Soprano Héloïse Werner dazzled in the central trio of songs: spells for women's books, for joy, and for change. In particular, spell for joy was a spectacular vehicle for Werner's remarkable voice, allowing her to soar and swoop with the titular emotion, climaxing with rapid, ecstatic repetitions of the single word "yes". Preceding this, spell for women's books was incantatory, exploring single, repeated words as sonic events in their own rights (rites?) and placing Werner's enormously charming and dangerously alluring voice in opposition to glassy string timbres and explosive flurries of notes. 

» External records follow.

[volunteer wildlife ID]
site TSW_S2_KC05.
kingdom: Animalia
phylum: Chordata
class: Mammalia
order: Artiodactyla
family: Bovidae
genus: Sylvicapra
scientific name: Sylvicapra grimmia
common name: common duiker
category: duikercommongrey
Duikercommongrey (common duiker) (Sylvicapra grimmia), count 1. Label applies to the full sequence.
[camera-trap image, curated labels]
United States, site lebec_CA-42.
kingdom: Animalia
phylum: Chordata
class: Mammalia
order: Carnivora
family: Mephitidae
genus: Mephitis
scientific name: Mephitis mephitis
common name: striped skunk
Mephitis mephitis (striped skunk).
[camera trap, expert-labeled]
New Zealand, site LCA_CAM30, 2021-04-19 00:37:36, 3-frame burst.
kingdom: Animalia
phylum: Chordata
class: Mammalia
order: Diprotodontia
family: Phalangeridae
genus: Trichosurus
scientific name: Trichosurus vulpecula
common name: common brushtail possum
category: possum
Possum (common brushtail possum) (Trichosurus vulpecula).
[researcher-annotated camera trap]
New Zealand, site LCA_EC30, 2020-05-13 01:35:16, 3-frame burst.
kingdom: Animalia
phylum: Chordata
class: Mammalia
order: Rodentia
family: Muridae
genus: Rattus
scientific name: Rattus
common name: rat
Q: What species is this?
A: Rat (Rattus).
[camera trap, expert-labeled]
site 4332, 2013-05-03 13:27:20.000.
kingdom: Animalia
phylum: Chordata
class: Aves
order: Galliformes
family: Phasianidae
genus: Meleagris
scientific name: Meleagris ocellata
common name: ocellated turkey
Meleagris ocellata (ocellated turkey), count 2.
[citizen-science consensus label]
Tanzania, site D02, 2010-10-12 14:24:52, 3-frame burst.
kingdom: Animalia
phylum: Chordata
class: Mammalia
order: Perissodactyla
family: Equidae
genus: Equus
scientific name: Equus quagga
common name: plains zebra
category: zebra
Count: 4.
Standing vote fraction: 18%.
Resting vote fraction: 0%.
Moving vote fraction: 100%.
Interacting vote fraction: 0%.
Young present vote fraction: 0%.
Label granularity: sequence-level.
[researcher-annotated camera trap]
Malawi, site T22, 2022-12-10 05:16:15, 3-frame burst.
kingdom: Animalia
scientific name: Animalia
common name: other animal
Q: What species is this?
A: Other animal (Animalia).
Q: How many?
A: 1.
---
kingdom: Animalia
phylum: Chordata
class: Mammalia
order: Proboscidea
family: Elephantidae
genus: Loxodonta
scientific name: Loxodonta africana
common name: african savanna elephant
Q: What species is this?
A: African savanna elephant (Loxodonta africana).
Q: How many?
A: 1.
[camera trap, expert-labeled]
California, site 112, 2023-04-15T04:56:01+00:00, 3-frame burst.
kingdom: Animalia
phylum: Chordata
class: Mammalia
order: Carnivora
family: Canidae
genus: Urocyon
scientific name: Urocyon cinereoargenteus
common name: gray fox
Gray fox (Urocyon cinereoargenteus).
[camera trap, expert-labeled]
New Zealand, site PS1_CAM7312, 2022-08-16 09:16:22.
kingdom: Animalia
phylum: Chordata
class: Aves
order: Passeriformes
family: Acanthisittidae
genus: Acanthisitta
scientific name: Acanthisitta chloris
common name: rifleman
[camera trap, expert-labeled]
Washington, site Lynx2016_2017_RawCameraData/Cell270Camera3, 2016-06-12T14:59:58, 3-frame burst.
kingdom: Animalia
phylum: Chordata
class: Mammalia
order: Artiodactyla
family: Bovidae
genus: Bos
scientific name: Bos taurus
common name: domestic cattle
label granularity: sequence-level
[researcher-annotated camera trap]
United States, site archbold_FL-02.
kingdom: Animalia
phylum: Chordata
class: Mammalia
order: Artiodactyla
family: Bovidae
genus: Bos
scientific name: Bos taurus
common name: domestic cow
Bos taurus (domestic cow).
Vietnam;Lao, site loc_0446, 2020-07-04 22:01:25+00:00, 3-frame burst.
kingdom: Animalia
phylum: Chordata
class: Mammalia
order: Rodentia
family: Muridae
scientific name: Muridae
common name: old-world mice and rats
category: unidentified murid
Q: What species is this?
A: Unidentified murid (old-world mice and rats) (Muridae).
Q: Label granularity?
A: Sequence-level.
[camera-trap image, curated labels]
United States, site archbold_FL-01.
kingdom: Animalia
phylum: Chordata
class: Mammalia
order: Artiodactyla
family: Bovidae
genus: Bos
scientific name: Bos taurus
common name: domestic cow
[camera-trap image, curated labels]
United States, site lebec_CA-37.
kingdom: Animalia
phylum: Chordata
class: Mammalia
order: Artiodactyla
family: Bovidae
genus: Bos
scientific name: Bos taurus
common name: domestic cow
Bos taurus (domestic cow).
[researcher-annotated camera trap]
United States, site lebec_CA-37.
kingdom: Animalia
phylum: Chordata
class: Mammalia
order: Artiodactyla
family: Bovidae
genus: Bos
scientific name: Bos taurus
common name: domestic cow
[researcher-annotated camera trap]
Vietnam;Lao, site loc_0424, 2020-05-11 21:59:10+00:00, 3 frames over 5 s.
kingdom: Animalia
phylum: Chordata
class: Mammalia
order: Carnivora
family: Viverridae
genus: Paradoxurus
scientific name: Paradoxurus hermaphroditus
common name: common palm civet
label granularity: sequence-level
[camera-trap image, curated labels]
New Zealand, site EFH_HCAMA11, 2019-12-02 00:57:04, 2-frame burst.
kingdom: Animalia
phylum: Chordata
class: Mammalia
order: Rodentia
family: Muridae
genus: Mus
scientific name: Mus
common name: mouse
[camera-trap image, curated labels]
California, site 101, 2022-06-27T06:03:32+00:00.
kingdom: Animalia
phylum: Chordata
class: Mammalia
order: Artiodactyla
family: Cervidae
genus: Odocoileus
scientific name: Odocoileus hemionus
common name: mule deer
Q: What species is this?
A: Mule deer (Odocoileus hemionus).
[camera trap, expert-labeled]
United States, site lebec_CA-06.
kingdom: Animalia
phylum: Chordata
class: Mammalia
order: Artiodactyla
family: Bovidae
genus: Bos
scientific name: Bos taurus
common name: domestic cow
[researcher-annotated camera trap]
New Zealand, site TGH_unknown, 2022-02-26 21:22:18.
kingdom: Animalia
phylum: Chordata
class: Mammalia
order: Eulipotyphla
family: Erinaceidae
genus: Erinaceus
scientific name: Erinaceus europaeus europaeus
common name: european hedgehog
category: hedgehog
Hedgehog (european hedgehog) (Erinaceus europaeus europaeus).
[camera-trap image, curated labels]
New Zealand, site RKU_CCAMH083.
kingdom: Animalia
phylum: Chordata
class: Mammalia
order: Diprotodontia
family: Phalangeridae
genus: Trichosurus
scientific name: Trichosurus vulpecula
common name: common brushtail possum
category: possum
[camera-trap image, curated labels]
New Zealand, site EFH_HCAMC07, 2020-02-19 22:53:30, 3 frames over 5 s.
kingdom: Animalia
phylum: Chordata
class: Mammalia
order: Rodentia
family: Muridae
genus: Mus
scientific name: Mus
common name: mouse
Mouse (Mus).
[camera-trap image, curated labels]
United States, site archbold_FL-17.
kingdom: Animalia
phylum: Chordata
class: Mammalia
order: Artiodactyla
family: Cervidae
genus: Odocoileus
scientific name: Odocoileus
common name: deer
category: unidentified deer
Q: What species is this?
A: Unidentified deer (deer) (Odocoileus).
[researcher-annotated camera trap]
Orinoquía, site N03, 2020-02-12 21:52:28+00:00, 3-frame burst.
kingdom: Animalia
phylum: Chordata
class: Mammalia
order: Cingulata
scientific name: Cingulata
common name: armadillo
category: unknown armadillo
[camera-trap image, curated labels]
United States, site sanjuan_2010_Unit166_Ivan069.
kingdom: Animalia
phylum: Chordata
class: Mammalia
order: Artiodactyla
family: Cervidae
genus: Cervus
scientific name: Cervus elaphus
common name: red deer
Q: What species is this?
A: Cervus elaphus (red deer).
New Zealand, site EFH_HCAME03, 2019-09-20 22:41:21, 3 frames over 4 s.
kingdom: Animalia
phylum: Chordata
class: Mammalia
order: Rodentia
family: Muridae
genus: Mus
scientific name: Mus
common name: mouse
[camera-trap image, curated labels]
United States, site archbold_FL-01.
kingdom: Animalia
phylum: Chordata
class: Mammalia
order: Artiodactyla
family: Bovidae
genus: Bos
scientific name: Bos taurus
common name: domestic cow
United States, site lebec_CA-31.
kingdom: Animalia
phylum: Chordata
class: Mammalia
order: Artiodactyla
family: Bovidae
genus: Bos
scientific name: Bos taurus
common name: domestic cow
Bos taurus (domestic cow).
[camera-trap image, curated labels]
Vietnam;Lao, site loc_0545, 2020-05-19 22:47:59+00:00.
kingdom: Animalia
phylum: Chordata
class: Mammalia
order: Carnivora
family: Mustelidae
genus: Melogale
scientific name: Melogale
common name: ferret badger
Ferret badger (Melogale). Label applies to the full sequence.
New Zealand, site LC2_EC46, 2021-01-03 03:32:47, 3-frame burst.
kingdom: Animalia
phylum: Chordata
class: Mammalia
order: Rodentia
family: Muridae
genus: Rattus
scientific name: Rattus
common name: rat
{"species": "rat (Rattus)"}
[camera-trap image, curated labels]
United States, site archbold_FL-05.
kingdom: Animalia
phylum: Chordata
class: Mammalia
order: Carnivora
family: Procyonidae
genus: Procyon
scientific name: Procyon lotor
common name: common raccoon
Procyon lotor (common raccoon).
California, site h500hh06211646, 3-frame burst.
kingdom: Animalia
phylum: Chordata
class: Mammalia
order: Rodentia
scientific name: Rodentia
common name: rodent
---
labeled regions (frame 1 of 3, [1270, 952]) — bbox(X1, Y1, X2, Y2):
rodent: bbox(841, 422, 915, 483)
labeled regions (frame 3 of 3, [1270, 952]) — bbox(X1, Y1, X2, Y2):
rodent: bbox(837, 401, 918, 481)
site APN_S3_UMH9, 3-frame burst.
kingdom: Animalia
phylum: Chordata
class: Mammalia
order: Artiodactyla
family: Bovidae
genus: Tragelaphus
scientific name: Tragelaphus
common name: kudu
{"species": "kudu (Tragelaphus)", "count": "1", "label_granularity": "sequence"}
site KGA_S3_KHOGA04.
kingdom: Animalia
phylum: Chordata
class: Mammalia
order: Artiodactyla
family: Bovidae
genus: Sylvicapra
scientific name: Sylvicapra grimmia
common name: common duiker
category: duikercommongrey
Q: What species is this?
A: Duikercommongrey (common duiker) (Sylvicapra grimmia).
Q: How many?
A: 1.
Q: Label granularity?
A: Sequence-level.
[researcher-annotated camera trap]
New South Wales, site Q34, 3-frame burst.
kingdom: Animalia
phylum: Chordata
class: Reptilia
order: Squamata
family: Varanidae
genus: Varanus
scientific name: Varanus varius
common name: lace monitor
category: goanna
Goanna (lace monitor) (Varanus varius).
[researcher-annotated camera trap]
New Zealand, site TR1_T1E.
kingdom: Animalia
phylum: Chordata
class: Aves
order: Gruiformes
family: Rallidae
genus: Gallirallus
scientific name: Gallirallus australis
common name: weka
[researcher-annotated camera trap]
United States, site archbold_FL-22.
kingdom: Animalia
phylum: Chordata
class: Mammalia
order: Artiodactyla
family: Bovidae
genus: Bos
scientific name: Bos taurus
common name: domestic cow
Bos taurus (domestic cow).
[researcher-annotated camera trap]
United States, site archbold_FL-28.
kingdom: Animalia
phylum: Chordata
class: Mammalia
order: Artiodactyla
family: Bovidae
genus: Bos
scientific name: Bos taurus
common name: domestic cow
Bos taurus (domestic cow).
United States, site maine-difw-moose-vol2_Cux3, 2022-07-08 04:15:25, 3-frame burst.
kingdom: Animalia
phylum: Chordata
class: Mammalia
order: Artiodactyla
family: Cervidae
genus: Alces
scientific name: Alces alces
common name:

The dark, characterful voice of Fleur Barron seemed ideally suited to the general nastiness and grim humour of much of the lyrics, and she clearly relished every corner of her pair of songs, spell for logic and spell for reality. Her precise delivery and clear enunciation conveyed every detail of the text in the hyper-heightened emotional world of Waley-Cohen's settings. Again, these were virtuosic pieces, demanding rapid changes of mood, pace and articulation, real close attention from the whole ensemble and an operatic, dramatic stage presence. This was absolutely enthralling stuff, drawing the audience deep into a world of dark passion and dangerous words.

For the final song, spell for the witch's hammer, (also receiving its world premiere in this concert), all three singers took to the stage with the full forces of the Manchester Collective instrumentalists in a tsunami of overlapping musical ideas. This stuttered and then roared into a kind of litany of terror. This rapidly built to a sinister and climactic evocation of violence, before sinking into numbing, terrifying bass rumbles and dire warnings of the witches, who would eat the book, and the reader, and finally everything. This was music of true emotional power, direct, forceful and dramatic. It was clear on the strength of these fiery, fully committed performances to hear why the Manchester Collective keep returning to Waley-Cohen's compositions - this, hopefully, is a collaboration which will continue for many years to come.